The current occupant never admits he is wrong. He would steal his mother’s umbrella in a rain storm. He has no ability for anything that doesn’t benefit him and only him. It’s obvious and confirmed by trained experts in human behavior. He will/cannot change. It is up to the American people to insist on change using the multiple laws at our disposal. We are united on this. Where are our elected leaders?? It’s hard to admit we have been duped by lies and promises. It is even harder to not admit our mistakes. It’s time to become united again.

:: Aim of the task ::
Answer these questions from the text segment.
(a) What does the text segment say the current occupant would steal in a rain storm?
(b) On whom does it place the responsibility to insist on change?
(c) What does it call even harder than admitting to having been duped?

:: Material provided ::
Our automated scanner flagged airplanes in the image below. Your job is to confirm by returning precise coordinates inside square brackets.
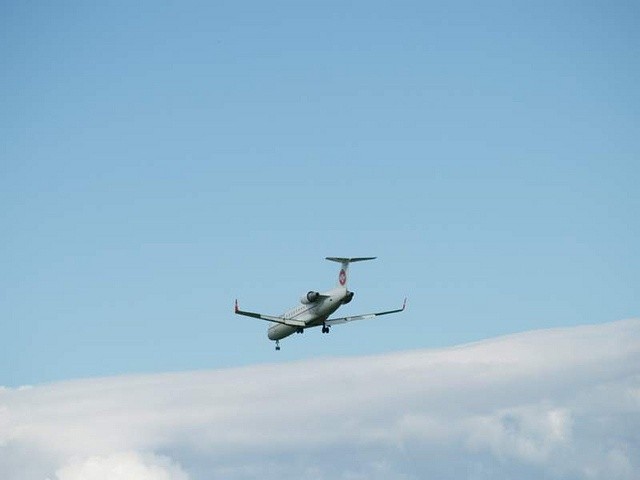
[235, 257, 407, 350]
---
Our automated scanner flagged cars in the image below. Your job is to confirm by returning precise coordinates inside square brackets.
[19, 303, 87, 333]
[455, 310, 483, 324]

:: Response box ::
(a) His mother's umbrella.
(b) The American people.
(c) Not admitting our mistakes.